___ Selected passage ___

Orange zest is a way to bring orange flavor to a dish without the bitterness that whole orange peel can bring.

The zest is the outer part of the peel and can be shaved from the fruit with the use of a zester (very fine shavings) or cheese grater (shavings are a bite larger).

The use of zest not only adds the most aromatic part of the orange fruit to your dish, it does so unobtrusively.

Different uses for orange citric peel include among others,

Candied Orange Peels

Citrus zest is added to flavor confectionery icing.

Orange zest is used in cheesecakes.

Here is what you will need to prepare the Orange Almond Cake:

ingredients for Almond Orange Cake

For the cake
1 ½ cups dry roast almond pieces, processed to flour
4 large eggs, at room temperature, separated
½ cup honey
1 tsp. vanilla extract
½ tsp. baking soda
½ tsp. salt

Candied Oranges and Syrup
1 ½ cup Sugar
¾ cup water
2 or 3 medium oranges, thinly sliced

Start with candying the oranges first. Cut the ends off both sides of the orange and cut into thin slices.

Heat the sugar and water in a large skillet over medium heat, stirring until sugar has dissolved.

Add oranges and cook over low heat for 15 minutes until candied.  Set aside.

Candied oranges for the Orange Almond Cake

Preheat the oven to 350 degrees.

Prepare a 8 inch cake pan or spring-form pan spreading butter on sides of pan and lining the bottom with parchment paper.

From a room temperature stick of butter, cut off one tablespoon. Using a spatula spread the butter over the sides of the spring-form pan (coconut oil can be used).

preparing spring-form pan with parchment paper and buttering the sides

Next roast the almonds. 

To toast whole almonds, spread on a light colored baking sheet and bake at 350°F, mix nuts around once, roast  7 to 9 minutes or until they start to smell fragrant.

When you smell the fragrance of the almonds and continue to roast them, they will have a burnt flavor.  

roasting almonds to make almond flour

The 7 to 9 minutes depends on the calibration of your oven. Hint: gas ovens will roast faster than an electric oven.

Roasting the nuts makes a finer flour. As the image shows here not roasting the almonds makes a gummier flour and will not work will to prepare the cake.

differenc of almond grind fromroasting and not roasting

After you have processed the nuts prepare to assemble the ingredients.

Orange Almond Cake step by step

Beat the 4 egg yolks, ½ cup honey, vanilla, baking soda and salt in a large mixing bowl with an electric mixer on medium speed until well combined. Add the ground almond flour and beat on low until combined.

Beat 4 egg whites in another large bowl with the electric mixer on medium speed until very foamy, white and doubled in volume, but not stiff enough to hold peaks, 1 to 2 minutes.

It is important that there is no hint of yolk in the whites or they will now whip up.

The bowl cannot have any water in it or oil as well as the attachments to the electric mixer. The whites will not whip up.

Using a rubber spatula, gently fold the egg whites into the nut mixture until just combined.

With the candied oranges fill the bottom and line the sides of prepared cake pan.

lining spring form pan with candied oranges

Next scrape the batter over the oranges evenly, taking care to not move the oranges slices.

Bake 38-45 minutes or until a toothpick inserted into the center comes out clean. Cake should have the appearance of golden brown.

___

## [Directions]
In the orange almond cake recipe, how long are the orange slices cooked over low heat to candy them?

___ Information given ___

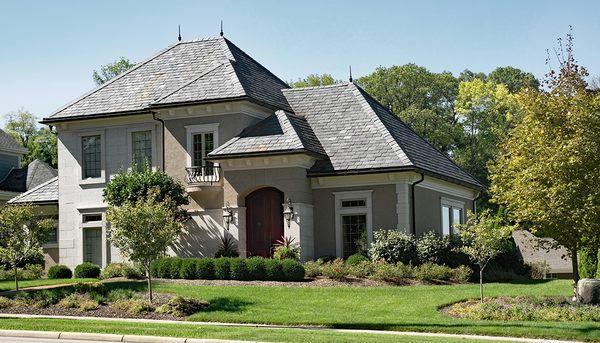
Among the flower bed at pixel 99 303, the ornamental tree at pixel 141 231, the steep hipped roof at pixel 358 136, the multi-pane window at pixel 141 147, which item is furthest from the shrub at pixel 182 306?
the multi-pane window at pixel 141 147

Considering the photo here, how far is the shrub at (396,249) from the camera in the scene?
3008 cm

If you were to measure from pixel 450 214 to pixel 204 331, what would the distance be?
67.1 ft

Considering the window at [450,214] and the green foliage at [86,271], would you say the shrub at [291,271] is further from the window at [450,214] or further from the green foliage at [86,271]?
the window at [450,214]

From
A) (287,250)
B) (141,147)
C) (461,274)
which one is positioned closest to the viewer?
(461,274)

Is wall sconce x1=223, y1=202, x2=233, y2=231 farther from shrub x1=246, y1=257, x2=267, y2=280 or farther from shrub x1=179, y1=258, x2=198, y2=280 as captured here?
shrub x1=246, y1=257, x2=267, y2=280

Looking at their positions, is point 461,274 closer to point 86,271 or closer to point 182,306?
→ point 182,306

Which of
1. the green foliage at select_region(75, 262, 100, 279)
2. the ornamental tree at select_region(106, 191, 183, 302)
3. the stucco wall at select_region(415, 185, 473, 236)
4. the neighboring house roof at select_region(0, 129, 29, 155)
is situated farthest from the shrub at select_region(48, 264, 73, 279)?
the neighboring house roof at select_region(0, 129, 29, 155)

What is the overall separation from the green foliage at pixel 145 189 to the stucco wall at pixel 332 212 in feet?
16.2

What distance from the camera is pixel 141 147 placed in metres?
35.5

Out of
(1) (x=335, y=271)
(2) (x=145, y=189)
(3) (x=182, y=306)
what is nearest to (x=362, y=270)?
(1) (x=335, y=271)

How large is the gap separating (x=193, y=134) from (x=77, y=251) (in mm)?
7041

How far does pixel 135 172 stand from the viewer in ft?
109

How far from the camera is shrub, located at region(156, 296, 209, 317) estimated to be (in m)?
22.7

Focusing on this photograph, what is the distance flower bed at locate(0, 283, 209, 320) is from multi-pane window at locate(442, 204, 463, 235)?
1501 centimetres
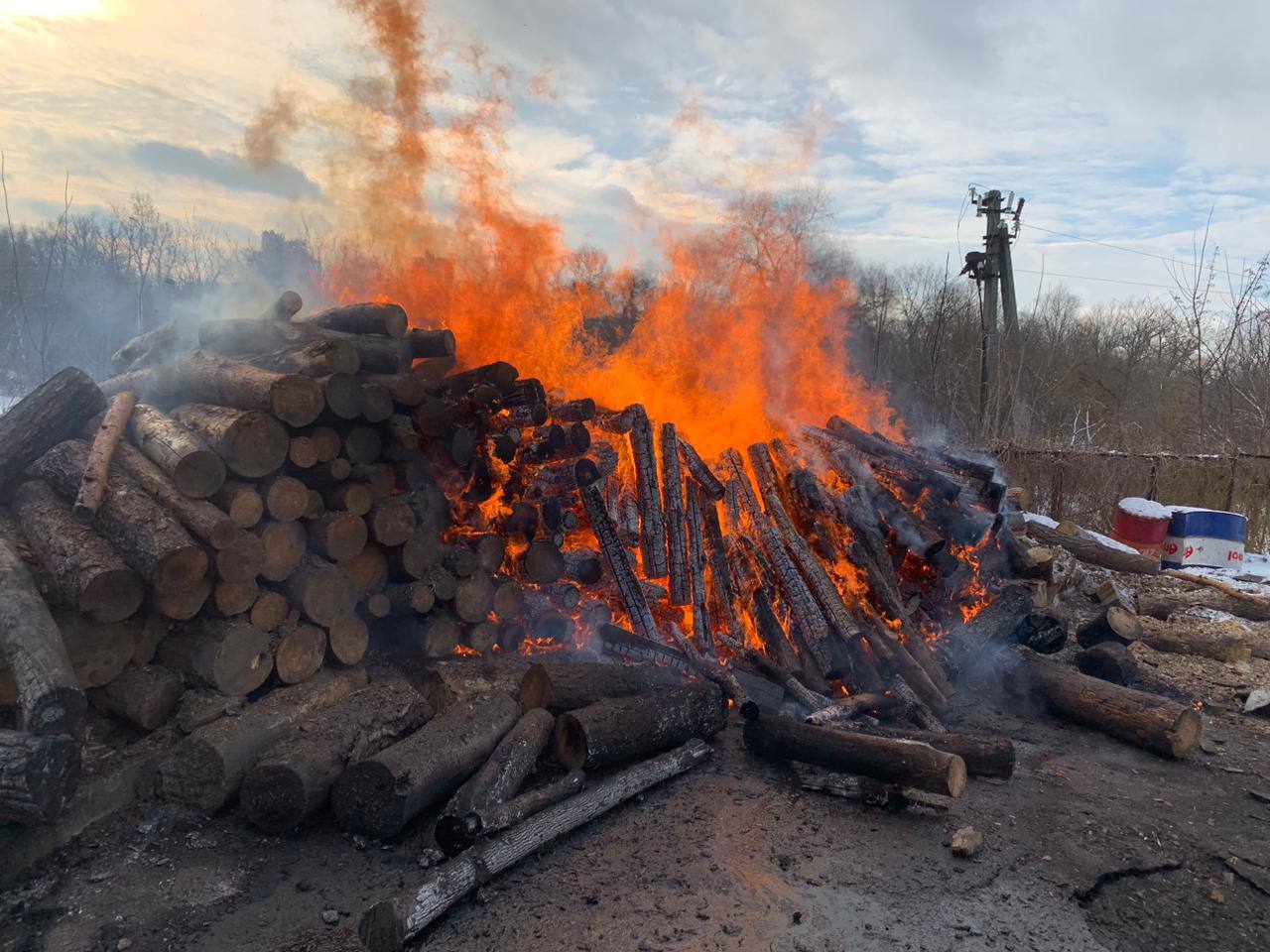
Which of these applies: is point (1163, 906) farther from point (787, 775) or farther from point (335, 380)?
point (335, 380)

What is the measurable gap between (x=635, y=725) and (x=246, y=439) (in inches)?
131

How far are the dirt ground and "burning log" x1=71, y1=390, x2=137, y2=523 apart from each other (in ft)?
6.37

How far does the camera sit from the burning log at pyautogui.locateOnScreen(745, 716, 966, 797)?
15.0ft

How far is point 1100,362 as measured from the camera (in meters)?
29.2

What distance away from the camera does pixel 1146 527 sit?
38.1 ft

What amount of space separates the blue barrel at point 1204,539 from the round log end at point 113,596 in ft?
44.0

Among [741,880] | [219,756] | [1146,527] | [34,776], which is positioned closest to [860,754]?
[741,880]

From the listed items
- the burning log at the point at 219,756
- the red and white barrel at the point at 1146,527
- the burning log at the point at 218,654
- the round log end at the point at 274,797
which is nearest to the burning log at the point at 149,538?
the burning log at the point at 218,654

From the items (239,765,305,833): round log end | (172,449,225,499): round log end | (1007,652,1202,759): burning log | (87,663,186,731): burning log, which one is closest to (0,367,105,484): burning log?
(172,449,225,499): round log end

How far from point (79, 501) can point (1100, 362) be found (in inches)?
1299

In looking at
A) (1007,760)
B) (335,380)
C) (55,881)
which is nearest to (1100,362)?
(1007,760)

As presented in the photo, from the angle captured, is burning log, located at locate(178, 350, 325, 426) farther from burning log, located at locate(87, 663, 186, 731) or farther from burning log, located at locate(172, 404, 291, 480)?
burning log, located at locate(87, 663, 186, 731)

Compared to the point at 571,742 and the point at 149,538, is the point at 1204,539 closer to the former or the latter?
the point at 571,742

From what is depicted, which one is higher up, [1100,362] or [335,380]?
[1100,362]
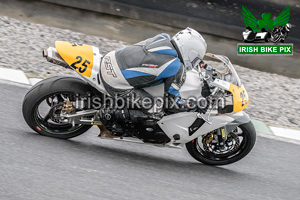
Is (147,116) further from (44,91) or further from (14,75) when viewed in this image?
(14,75)

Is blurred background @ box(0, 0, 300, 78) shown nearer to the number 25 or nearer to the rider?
the rider

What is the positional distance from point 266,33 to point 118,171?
195 inches

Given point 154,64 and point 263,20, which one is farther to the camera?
point 263,20

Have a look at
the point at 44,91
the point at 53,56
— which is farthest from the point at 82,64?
the point at 44,91

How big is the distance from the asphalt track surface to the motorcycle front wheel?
0.13 meters

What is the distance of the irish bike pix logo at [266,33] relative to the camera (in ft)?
27.7

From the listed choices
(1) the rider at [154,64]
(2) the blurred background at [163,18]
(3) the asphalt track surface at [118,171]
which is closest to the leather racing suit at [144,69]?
(1) the rider at [154,64]

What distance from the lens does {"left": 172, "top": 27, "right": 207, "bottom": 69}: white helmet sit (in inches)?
175

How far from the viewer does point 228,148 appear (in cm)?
527

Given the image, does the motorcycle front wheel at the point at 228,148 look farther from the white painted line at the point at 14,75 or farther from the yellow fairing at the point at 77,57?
the white painted line at the point at 14,75

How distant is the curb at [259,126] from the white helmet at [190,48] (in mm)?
2463

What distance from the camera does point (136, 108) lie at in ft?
16.2

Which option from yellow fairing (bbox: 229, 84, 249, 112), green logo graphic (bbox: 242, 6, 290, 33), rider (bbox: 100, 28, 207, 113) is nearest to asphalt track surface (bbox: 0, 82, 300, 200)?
rider (bbox: 100, 28, 207, 113)

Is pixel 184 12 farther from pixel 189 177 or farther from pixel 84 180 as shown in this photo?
pixel 84 180
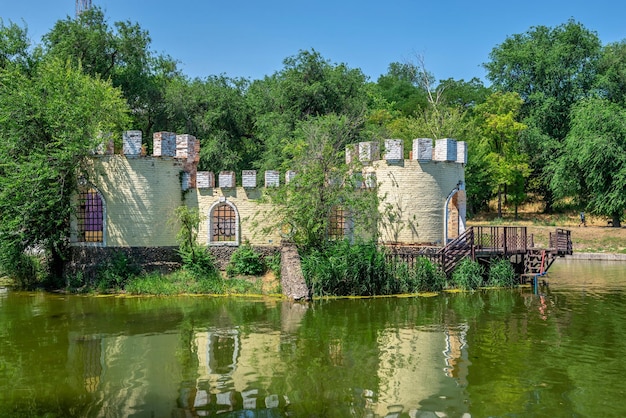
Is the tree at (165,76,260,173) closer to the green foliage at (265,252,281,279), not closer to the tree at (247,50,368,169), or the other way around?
the tree at (247,50,368,169)

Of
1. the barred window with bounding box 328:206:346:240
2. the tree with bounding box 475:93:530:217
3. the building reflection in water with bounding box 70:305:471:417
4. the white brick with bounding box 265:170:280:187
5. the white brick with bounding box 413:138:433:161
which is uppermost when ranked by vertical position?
the tree with bounding box 475:93:530:217

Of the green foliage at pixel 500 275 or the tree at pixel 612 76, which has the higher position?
the tree at pixel 612 76

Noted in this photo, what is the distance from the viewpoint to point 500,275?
801 inches

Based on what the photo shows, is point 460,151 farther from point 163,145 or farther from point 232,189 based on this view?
point 163,145

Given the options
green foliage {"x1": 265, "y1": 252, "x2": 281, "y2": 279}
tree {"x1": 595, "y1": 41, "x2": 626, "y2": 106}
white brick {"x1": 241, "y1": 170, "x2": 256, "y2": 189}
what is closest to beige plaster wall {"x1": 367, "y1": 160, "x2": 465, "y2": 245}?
green foliage {"x1": 265, "y1": 252, "x2": 281, "y2": 279}

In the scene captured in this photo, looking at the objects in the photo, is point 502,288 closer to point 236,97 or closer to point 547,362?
point 547,362

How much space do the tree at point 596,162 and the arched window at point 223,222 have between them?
28559 mm

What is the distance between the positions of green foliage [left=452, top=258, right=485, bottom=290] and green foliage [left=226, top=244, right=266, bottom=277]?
6.97 m

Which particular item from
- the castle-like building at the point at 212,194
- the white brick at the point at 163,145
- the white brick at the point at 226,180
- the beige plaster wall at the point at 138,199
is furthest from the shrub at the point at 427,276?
the white brick at the point at 163,145

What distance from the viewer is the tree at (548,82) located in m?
47.5

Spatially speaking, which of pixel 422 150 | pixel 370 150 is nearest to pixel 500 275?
pixel 422 150

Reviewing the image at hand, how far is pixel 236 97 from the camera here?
39.3 metres

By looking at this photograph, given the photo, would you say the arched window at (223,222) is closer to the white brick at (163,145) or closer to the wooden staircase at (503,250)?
the white brick at (163,145)

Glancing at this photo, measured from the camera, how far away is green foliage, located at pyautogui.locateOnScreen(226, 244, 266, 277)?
65.4ft
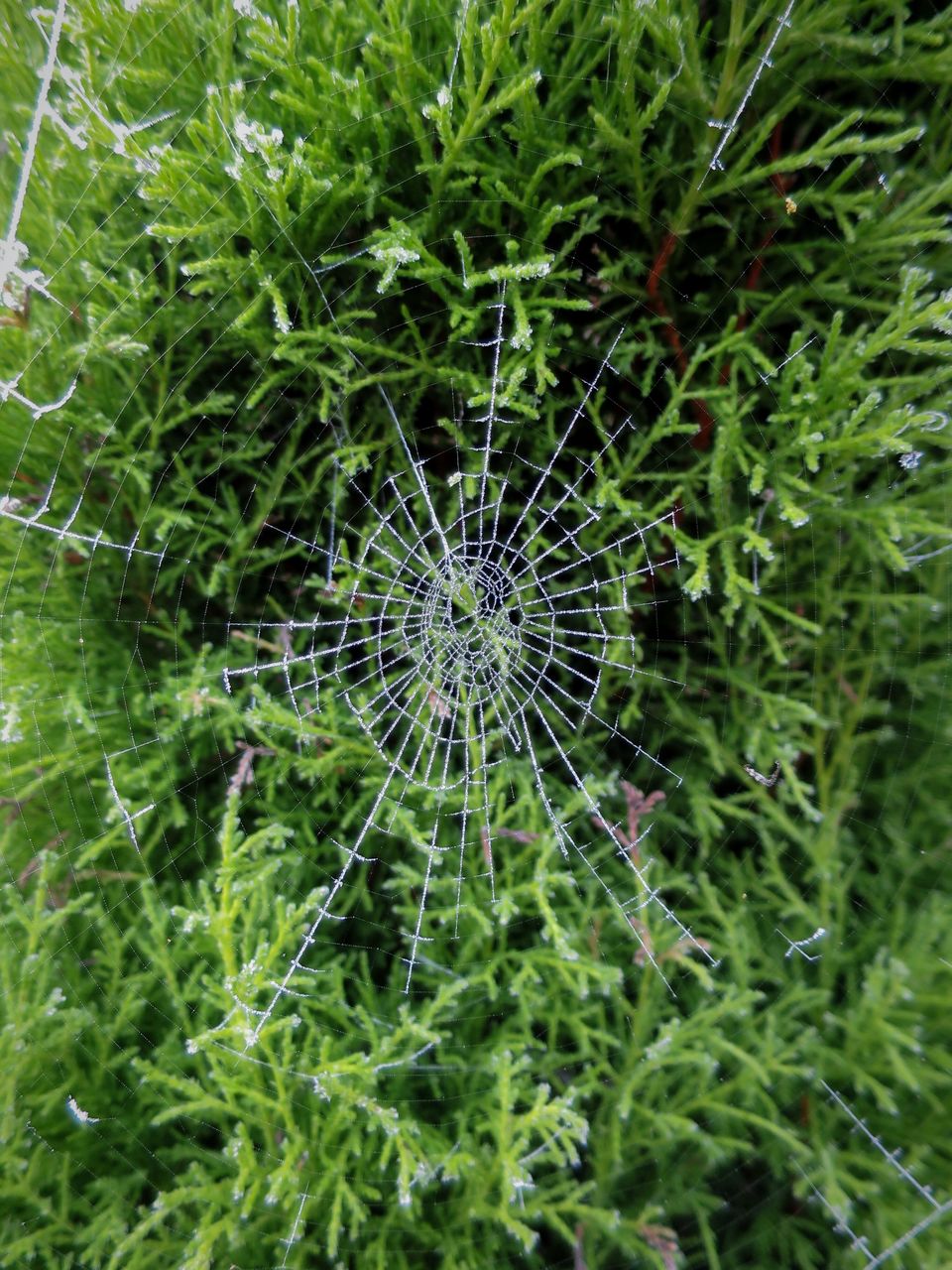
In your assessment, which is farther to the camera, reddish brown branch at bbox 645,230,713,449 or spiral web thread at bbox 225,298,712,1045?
spiral web thread at bbox 225,298,712,1045

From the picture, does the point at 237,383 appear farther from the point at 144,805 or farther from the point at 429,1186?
the point at 429,1186

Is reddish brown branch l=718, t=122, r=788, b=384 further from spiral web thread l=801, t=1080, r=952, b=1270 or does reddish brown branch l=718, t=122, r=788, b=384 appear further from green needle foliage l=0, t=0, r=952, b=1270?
spiral web thread l=801, t=1080, r=952, b=1270

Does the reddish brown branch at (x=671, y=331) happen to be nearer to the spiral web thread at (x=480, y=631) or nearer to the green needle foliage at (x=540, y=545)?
the green needle foliage at (x=540, y=545)

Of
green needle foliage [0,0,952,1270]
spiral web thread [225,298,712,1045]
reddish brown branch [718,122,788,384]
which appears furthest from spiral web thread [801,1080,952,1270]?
reddish brown branch [718,122,788,384]

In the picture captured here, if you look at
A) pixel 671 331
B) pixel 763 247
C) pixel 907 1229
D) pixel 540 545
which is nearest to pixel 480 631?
pixel 540 545

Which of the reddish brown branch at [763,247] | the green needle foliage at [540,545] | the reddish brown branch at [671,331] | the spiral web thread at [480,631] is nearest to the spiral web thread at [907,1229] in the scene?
the green needle foliage at [540,545]

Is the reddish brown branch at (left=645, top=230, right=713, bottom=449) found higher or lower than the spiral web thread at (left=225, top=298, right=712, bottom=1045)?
higher
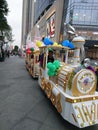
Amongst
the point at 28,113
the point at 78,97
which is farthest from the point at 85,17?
the point at 78,97

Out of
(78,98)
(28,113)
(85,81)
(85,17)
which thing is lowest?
(28,113)

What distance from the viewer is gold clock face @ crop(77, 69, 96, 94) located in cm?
417

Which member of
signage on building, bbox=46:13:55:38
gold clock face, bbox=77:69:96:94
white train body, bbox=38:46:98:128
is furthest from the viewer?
signage on building, bbox=46:13:55:38

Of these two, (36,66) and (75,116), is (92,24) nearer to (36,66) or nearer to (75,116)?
(36,66)

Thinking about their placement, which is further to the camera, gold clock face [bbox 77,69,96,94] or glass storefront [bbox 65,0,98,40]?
glass storefront [bbox 65,0,98,40]

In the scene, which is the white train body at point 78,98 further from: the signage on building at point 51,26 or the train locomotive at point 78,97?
the signage on building at point 51,26

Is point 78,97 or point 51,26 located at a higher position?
point 51,26

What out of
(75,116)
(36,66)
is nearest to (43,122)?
(75,116)

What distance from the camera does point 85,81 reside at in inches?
167

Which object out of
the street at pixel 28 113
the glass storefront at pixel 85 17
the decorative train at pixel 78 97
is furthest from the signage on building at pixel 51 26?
the decorative train at pixel 78 97

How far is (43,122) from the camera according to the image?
4422mm

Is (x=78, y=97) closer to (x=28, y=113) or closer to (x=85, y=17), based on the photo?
(x=28, y=113)

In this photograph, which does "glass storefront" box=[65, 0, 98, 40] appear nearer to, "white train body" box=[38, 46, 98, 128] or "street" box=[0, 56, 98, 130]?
"street" box=[0, 56, 98, 130]

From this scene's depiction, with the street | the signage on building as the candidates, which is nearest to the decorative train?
the street
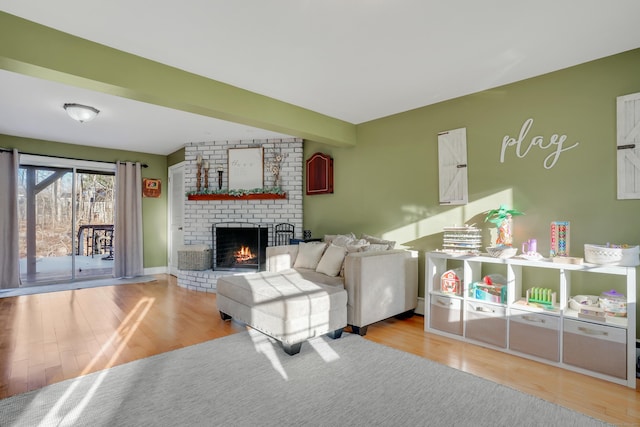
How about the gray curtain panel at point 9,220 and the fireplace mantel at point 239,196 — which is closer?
the gray curtain panel at point 9,220

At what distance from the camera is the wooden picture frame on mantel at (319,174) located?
4.81 m

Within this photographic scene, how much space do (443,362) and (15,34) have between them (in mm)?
3741

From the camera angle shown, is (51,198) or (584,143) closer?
(584,143)

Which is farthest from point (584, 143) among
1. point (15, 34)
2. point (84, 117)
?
point (84, 117)

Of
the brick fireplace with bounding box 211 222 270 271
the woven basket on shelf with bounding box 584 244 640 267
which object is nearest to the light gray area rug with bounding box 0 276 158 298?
the brick fireplace with bounding box 211 222 270 271

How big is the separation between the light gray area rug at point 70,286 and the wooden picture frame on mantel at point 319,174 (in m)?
3.43

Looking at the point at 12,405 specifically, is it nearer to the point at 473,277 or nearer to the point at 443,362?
the point at 443,362

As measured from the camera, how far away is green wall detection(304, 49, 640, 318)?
2.58 meters

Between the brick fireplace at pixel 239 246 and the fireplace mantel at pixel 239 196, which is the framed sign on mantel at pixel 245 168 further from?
the brick fireplace at pixel 239 246

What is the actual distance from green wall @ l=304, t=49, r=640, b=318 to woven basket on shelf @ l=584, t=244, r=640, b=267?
1.06 feet

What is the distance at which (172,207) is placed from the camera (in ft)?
21.5

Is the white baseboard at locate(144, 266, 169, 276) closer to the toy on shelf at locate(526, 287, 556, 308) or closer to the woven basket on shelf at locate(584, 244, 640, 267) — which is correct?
the toy on shelf at locate(526, 287, 556, 308)

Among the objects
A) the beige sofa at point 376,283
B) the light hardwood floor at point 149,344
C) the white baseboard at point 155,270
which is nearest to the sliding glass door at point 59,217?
the white baseboard at point 155,270

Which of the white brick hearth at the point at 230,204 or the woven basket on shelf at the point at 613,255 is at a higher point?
the white brick hearth at the point at 230,204
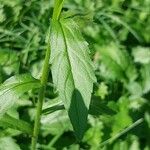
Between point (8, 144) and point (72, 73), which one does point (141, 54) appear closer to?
point (8, 144)

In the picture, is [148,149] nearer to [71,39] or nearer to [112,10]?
[112,10]

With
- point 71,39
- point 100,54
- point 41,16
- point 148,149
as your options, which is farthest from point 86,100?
point 41,16

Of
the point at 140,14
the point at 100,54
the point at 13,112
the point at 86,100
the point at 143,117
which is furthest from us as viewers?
the point at 140,14

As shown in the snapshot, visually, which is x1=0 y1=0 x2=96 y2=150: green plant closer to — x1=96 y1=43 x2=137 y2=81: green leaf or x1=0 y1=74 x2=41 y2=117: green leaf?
x1=0 y1=74 x2=41 y2=117: green leaf

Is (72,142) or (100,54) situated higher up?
(100,54)

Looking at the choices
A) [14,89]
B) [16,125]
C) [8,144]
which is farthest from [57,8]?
[8,144]

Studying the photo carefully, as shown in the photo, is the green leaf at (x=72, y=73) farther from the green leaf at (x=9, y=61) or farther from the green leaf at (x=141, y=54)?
the green leaf at (x=141, y=54)

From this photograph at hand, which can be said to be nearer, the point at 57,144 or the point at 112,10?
the point at 57,144
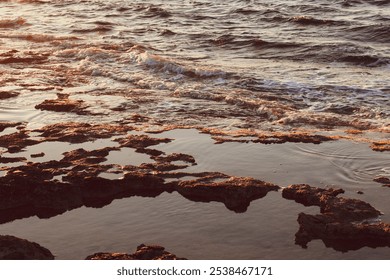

___

## [Exercise output]
15 minutes